Ini Daftar Pelanggaran Operasi Patuh Lalu Lintas, Perhatikan Sanksi Dendanya

Iqbal Widiarko
Rabu 15 Juni 2022 14:36 WIB
Ini Daftar Pelanggaran Operasi Patuh Lalu Lintas, Perhatikan Sanksi Dendanya
Daftar pelanggaran operasi patuh lalu lintas perlu disimak bagi para pengguna kendaraan pribadi. (Ilustrasi/Pixabay)

JAKARTA, celebrities.id - Daftar pelanggaran operasi patuh lalu lintas perlu disimak, terkhusus bagi para pengguna kendaraan pribadi yang setiap harinya melintasi jalanan umum. 

Terdapat beberapa sasaran tilang khusus Operasi Patuh Juni 2022 yang juga akan diberlakukan sistem e-tilang oleh polisi. Kurang lebih terdapat delapan pelanggaran lalu lintas yang menjadi prioritas polisi dalam Operasi Patuh Jaya 2022 yang sedang berlangsung bulan ini. Pelaksanaan operasi lalu lintas ini akan berlangsung pada 13-26 Juni 2022.

Apabila pengendara terkena razia, mereka harus langsung berhenti dan diperiksa kelengkapan atau identitasnya oleh polisi yang bertugas. Kewenangan Polri dalam melaksanakan pemeriksaan sudah diatur dalam Undang-Undang Nomor 22 Tahun 2009 tentang Lalu Lintas dan Angkutan Jalan (LLAJ).

Dilansir dari berbagai sumber, celebrities.id, Rabu (15/6/2022) telah merangkum daftar pelanggaran operasi patuh lalu lintas, sebagai berikut.

Daftar Pelanggaran Operasi Patuh Lalu Lintas

Mengutip dari laman resmi Korlantas POLRI, berikut adalah daftar pelanggaran operasi patuh lalu lintas 2022 yang bisa kamu simak, di antaranya:

1. Penggunaan Rotator atau Strobo yang Tidak Sesuai

Menggunakan rotator sebagai aksesoris tidak bisa digunakan di sembarang kendaraan. Kendaraan khusus dalam peraturan hukum lalu lintas negara saja yang bisa menggunakannya.

Biasanya rotator atau strobo terdapat pada mobil instansi layaknya kendaraan polisi, ambulans, pemadam kebakaran dan sebagainya. Kendaraan plat nomor hitam dilarang menggunakan lampu rotator sesuai Pasal 287 Ayat 4 dengan sanksi kurungan paling lama satu bulan atau denda paling banyak Rp250 ribu.

2. Penggunaan Knalpot Tak Standar

Dengan adanya standar kebisingan, knalpot racing yang melewati ambang batas kebisingan akan kena tilang. Sesuai dengan Pasal 285 ayat (1) juncto Pasal 106 ayat (3) UU LLAJ dengan ancaman pidana kurungan paling lama satu bulan atau denda maksimal Rp250 ribu.

3. Melakukan Balap Liar dan Kebut-kebutan

Mengadakan atau melakukan balap liar dan kebut-kebutan otomatis akan dijerat dengan pasal 297 juncto Pasal 115 huruf b UU LLAJ dengan sanksi kurungan paling lama 1 (satu) bulan atau denda maksimal Rp3 juta.
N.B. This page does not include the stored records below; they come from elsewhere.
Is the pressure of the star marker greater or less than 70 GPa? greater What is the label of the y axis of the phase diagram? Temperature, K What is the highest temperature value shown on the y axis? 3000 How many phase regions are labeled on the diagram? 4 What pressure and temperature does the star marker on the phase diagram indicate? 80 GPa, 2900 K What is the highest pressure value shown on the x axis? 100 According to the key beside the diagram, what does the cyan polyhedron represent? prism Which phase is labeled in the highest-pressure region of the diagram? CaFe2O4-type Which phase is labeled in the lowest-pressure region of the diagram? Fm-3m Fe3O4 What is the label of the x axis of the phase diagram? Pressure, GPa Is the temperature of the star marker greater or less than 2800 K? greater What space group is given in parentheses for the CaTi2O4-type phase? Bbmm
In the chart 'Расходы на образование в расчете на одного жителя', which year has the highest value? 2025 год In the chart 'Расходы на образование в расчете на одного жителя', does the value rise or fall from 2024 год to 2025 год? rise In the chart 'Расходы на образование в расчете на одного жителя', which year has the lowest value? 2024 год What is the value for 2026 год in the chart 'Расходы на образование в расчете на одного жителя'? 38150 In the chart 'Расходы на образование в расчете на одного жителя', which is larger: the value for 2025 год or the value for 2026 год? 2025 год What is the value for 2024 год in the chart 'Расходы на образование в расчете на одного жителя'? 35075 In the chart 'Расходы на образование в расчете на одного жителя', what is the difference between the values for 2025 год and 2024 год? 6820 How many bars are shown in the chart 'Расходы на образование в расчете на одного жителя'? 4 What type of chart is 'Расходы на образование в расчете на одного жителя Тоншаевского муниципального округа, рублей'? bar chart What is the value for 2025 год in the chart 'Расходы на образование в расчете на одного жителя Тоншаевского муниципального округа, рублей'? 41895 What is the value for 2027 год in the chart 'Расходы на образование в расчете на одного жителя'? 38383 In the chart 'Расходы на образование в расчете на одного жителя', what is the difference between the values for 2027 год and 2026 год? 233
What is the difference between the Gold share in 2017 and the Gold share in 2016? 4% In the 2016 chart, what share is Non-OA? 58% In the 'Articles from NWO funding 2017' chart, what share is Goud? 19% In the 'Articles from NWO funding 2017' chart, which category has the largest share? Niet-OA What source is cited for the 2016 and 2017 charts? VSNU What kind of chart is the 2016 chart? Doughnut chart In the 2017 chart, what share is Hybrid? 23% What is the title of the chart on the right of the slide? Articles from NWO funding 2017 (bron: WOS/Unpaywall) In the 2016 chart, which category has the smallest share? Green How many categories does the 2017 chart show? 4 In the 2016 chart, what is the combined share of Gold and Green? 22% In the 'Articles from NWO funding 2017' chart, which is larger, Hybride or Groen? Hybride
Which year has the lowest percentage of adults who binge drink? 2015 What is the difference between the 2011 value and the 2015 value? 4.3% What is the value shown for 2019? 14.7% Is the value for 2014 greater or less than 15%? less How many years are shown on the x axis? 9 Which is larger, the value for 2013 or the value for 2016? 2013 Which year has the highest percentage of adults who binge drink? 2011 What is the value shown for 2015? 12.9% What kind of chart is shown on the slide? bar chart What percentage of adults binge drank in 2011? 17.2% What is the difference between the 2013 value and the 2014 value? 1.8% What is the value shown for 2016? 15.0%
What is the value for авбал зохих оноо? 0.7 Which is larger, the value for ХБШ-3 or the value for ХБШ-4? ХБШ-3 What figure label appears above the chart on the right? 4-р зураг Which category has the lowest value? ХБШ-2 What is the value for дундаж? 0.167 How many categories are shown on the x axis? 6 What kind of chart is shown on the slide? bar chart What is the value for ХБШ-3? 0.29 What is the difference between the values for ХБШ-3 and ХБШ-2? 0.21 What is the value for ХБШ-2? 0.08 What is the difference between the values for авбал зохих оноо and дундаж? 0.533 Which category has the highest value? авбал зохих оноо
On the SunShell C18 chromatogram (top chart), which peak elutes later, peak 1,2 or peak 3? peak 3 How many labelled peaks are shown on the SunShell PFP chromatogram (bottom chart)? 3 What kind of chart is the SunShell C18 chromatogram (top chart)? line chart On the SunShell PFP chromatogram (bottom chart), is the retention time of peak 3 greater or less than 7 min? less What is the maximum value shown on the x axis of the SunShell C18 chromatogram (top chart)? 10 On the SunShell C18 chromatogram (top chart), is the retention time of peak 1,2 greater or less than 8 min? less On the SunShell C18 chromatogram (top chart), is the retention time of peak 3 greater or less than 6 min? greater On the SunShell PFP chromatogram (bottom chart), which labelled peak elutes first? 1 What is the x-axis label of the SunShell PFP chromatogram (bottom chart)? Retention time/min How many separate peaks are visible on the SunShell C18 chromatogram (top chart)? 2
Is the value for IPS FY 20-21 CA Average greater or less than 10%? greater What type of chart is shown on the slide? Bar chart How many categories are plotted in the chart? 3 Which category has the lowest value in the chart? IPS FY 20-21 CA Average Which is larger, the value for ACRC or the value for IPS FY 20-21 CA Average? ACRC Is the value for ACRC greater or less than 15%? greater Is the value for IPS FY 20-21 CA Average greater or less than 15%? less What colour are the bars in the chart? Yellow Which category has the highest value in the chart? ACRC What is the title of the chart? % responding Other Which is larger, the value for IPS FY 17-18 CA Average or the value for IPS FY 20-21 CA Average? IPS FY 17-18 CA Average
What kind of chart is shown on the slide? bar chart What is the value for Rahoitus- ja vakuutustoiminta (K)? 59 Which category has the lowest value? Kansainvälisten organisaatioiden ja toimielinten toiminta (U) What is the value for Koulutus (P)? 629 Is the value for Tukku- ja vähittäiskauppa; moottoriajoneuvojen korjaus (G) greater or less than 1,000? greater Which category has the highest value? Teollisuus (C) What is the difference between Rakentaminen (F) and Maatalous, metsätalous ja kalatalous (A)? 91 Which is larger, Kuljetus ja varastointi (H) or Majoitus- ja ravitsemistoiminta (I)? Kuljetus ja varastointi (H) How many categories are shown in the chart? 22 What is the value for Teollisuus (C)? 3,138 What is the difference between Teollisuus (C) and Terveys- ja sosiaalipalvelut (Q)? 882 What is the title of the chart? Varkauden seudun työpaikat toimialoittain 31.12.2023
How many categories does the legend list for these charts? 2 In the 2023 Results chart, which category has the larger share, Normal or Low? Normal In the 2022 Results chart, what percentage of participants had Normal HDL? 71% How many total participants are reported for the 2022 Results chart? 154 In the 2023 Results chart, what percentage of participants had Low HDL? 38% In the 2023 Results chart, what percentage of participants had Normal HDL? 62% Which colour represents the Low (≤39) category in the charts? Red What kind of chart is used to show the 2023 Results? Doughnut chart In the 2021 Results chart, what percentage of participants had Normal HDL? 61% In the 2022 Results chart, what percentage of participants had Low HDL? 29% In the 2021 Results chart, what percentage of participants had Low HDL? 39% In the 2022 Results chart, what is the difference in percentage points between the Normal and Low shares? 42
4. Bermain Handphone Ketika Berkendara

Bahaya bermain HP ketika berkendara disebut-sebut empat kali lipat lebih besar daripada seseorang yang sedang mabuk atau dalam pengaruh alkohol berlebih. Pengendara akan dijerat Pasal 283 UU LLAJ dengan sanksi denda maksimal Rp750 ribu.